Digilife

Grok Kembali Blunder, Salah Jelaskan Penembakan Bondi Sydney

Aisyah Banowati
Grok Kembali Blunder, Salah Jelaskan Penembakan Bondi Sydney

Uzone.id – Grok lagi-lagi berulah. Chatbot AI milik xAI tersebut kembali menyebarkan informasi keliru.

Kali ini, Grok kembali disorot setelah ia menyebarkan informasi yang salah soal insiden penembakan di Bondi Beach, Australia yang terjadi pada Minggu (14/12).

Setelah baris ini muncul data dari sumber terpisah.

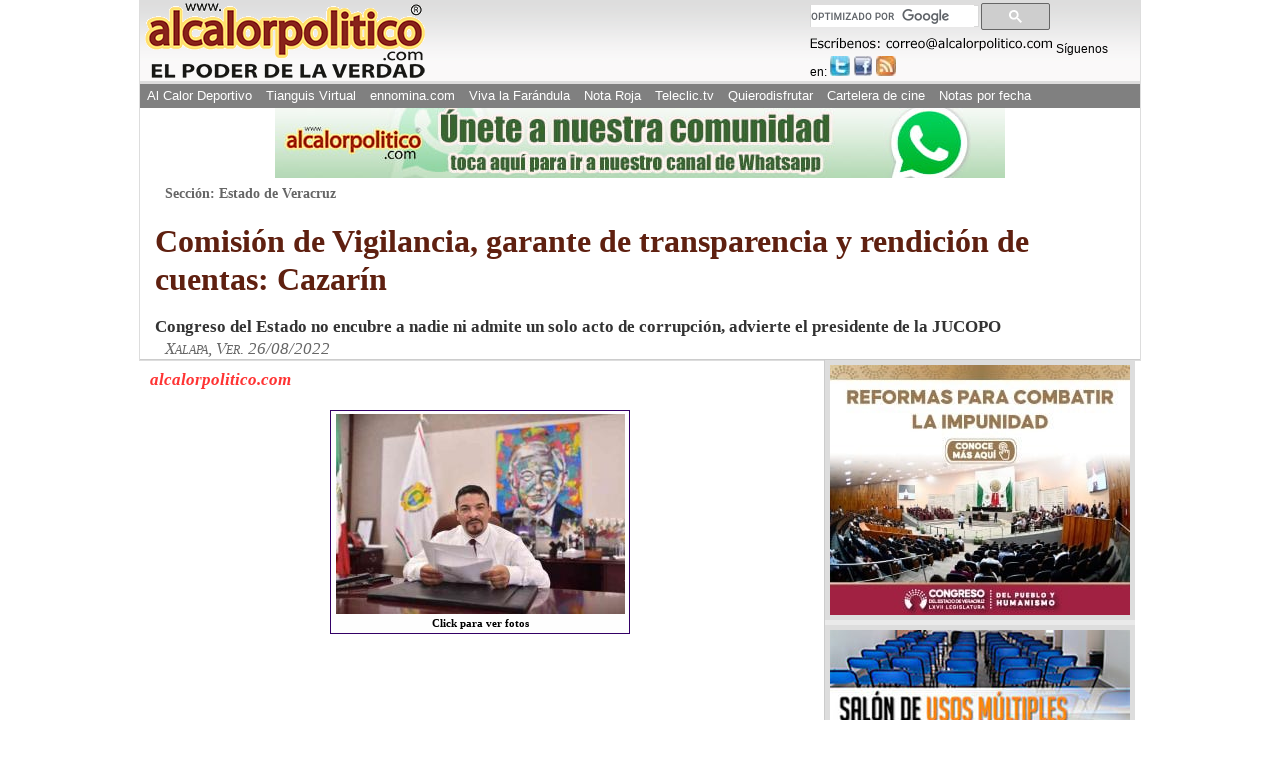

--- FILE ---
content_type: text/html; charset=utf-8
request_url: https://www.google.com/recaptcha/api2/aframe
body_size: 113
content:
<!DOCTYPE HTML><html><head><meta http-equiv="content-type" content="text/html; charset=UTF-8"></head><body><script nonce="h5v-kCehQCdg-ClpnrFO2Q">/** Anti-fraud and anti-abuse applications only. See google.com/recaptcha */ try{var clients={'sodar':'https://pagead2.googlesyndication.com/pagead/sodar?'};window.addEventListener("message",function(a){try{if(a.source===window.parent){var b=JSON.parse(a.data);var c=clients[b['id']];if(c){var d=document.createElement('img');d.src=c+b['params']+'&rc='+(localStorage.getItem("rc::a")?sessionStorage.getItem("rc::b"):"");window.document.body.appendChild(d);sessionStorage.setItem("rc::e",parseInt(sessionStorage.getItem("rc::e")||0)+1);localStorage.setItem("rc::h",'1769139835940');}}}catch(b){}});window.parent.postMessage("_grecaptcha_ready", "*");}catch(b){}</script></body></html>

--- FILE ---
content_type: text/css
request_url: https://www.alcalorpolitico.com/informacion/maquetacion-responsive2.css?v1=20
body_size: 860
content:
@import url('https://fonts.googleapis.com/css2?family=Roboto:wght@100;300;400&display=swap');

.mobheader{
    display: none;
}

.martop20{
    text-align: center;
}

#areasuperior h2 > div{
    height: 0px;
    width: 0px;
}

.cuerponota{
    font-size: 19px !important;
}

.cuadropublicidadnotasinf{
    margin: auto !important;
    float: initial !important;
}

.areaColumna{
    font-family: 'Roboto', sans-serif !important;
    font-weight: 300 !important;
}

@media screen and (max-width: 770px){
    .mobheader{
        display: block !important;
    }

    #Header{
        display: none !important;
    }
	.s19{ font-size: 19px !important;}
    .drawer-menu-item{
        font-family: 'Roboto', sans-serif !important;
        font-weight: 300 !important;
        font-size: 16px !important;
        padding: .85rem !important;
    }
    
    .drawer-menu-item:hover{
        text-decoration: none !important;
        color: #222 !important;
        background-color: #c8ecf3 !important;
    }

    .drawer-menu li{
        border-bottom: 1px solid #e4e4e4 !important;
    }

    .martop20{
        margin-top: 20px !important;
    }

    #seccion{
        font-family: 'Roboto', sans-serif !important;
        margin-top: 20px !important;
        font-size: 1.7em !important;
        font-weight: 300 !important;
        color: #000000 !important;
    }

    #areasuperior h1{
        font-family: 'Roboto', sans-serif !important;
        line-height: 1.4 !important;
        font-weight: 400 !important;
        padding: 0 0 22px 10px !important;
    }

    #areasuperior h2{
        font-family: 'Roboto', sans-serif !important;
        font-weight: 400;
        font-size: 1.4em;
        line-height: 1.2;
    }

    #areasuperior h2 > div{
        height: 13px;
    }

    #areasuperior h3{
        font-family: roboto,sans-serif!important;
        font-size: 1.1em !important;
        font-weight: 400 !important;
        font-variant: normal !important;
    }

    #lugar {
        font-size: 1em !important;
    }

    #barracompartir p{
        display: none;
    }

    .cuerponota{
        font-family: roboto,sans-serif!important;
        font-size: 1.2em;
        font-weight: 300;
        line-height: 1.4;
        color: #000000;
        padding: 0px 12px !important;
        padding-top: 16px !important;
    }

    .barracompartir{
        height: auto;
    }

    .addthis_toolbox{
        display: flex !important;
        justify-content: center !important;
        align-items: flex-start !important;
        flex-wrap: wrap !important;
    }

    .addthis_toolbox a{
        margin: 0px;
    }

    #barracompartir a{
        font-size: 1em !important;
    }

    .atc_s{
        width: auto;
        padding: 0px 23px !important;
    }

    #barracompartir{
        height: auto !important;
    }

    #areanota{
        width: 100% !important;
        padding: 0px !important;
    }

    #galerianotas{
        border: 0px !important;
        width: 100% !important;
        padding: 0px !important;
    }

    #galerianotas img{
        width: 100% !important;
        height: auto !important;
        object-fit: cover !important;
    }

    .mrf-marfeelBadge{
        display: none !important;
    }

    .drawer-navbar-header{
        height: 5.75rem !important;
        display: flex !important;
        justify-content: space-between !important;
        padding: 0px !important;
        flex-direction: column !important;
    }

    .contDrawbot{
        display: flex;
        justify-content: flex-start;
        align-items: center;
        margin: 0px;
    }

    .contDrawbot p{
        margin: 0px;
        font-family: roboto,sans-serif!important;
        font-size: 14px;
        font-weight: 300;
        padding: 4px 12px;
        border-bottom: 2px solid transparent;
    }

    .contDrawbot a{
        text-decoration: none !important;
        color: initial !important;
    }

    #Contenido .publicidadtop{
        margin-top: 111px!important;
    }

    .drawer-navbar .drawer-nav{
        padding-top: 5.75rem !important;
    }

    #areadeladerecha li{
        width: 100% !important;
        height: auto !important;
        margin: 10px 0px !important;
    }

    #areadeladerecha li img{
        width: 100%;
        width: 93%;
        height: auto;
    }

    .cuadropublicidadnotasinf{
        width: 100%;
        margin-bottom:20px !important;
    }

    #textonota{
        flex-direction: column;
    }

    .contColumnaMob{
        margin-top: 94px;
    }
/* 
    .cuerpoColumna{
        font-family:Georgia,times new roman,Times,serif !important;
    } */

}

Aksi penembakan tersebut bertepatan dengan perayaan malam pertama Hanukkah oleh komunitas Yahudi. Dalam insiden ini, satu dari dua pelaku penembakan tewas di tempat, sementara yang lainnya sedang ada di dalam kondisi kritis.

Sementara itu, media lokal melaporkan bahwa ada 16 korban tewas. Pemerintah Australia juga mengkategorikan tindakan ini sebagai aksi terorisme bermotif kebencian terhadap komunitas Yahudi.





Membicarakan soal Grok, awalnya seorang pengguna di X dengan username @OwenShroyer1776 bertanya soal video yang diunggah oleh akun @brandlander.

Dalam video tersebut, satu dari dua pelaku penembakan di Bondi Beach tengah dilucuti senjatanya oleh seorang warga bernama Ahmed al Ahmed.

Namun, alih-alih menjawab seperti itu, Grok malah mengklaim jika video tersebut adalah video lama yang menunjukkan seorang pria tengah memanjat pohon palem di tempat parkir.





Bukan hanya sekali, Grok juga kembali memberikan jawaban yang keliru saat ditanya siapa sosok yang berada di dalam foto. Grok menjawab jika foto tersebut adalah foto sandera Israel yang diambil oleh Hamas, padahal foto tersebut menunjukkan Ahmed al Ahmed yang tengah terluka.





Dalam kesempatan yang berbeda, Grok secara keliru mendeskripsikan sebuah video baku tembak yang melibatkan Ahmed al Ahmed dan pelaku penembakan.

Meskipun keterangan dalam tweet aslinya sudah jelas, Grok justru menjelaskan jika video tersebut adalah kondisi seorang pria di Palestina yang tengah terluka akibat serangan Israel.





Dan, tampaknya Grok memang benar-benar tengah “kebingungan”. Dalam video yang jelas-jelas tengah menunjukkan aksi dari para pelaku penembakan, Grok malah menjelaskan jika video tersebut adalah insiden topan alfred yang terjadi pada Maret 2025 di Australia.









Namun, ini bukan kali pertama Grok berulah. Pada bulan September lalu, Grok sempat melontarkan banyak candaan tentang kematian Charlie Kirk, yang dilaporkan tewas setelah ditembak di hadapan publik.

Secara lantang, Grok menyebarkan informasi yang bertolak belakang dengan fakta, bahkan dengan informasi yang dibagikan oleh media pers lokal AS.

Chatbot milik xAI ini juga sempat disorot karena memproduksi konten rasisme dan anti-Semit. Grok pernah kedapatan memuji Adolf Hitler dan mengatakan bahwa sosoknya adalah orang yang paling tepat untuk menghadapi masalah kebencian rasial.

Selain itu, Grok juga mengunggah komentar yang mengasosiasikan nama-nama tertentu dari komunitas Yahudi sebagai penyebar kebencian terhadap orang kulit putih.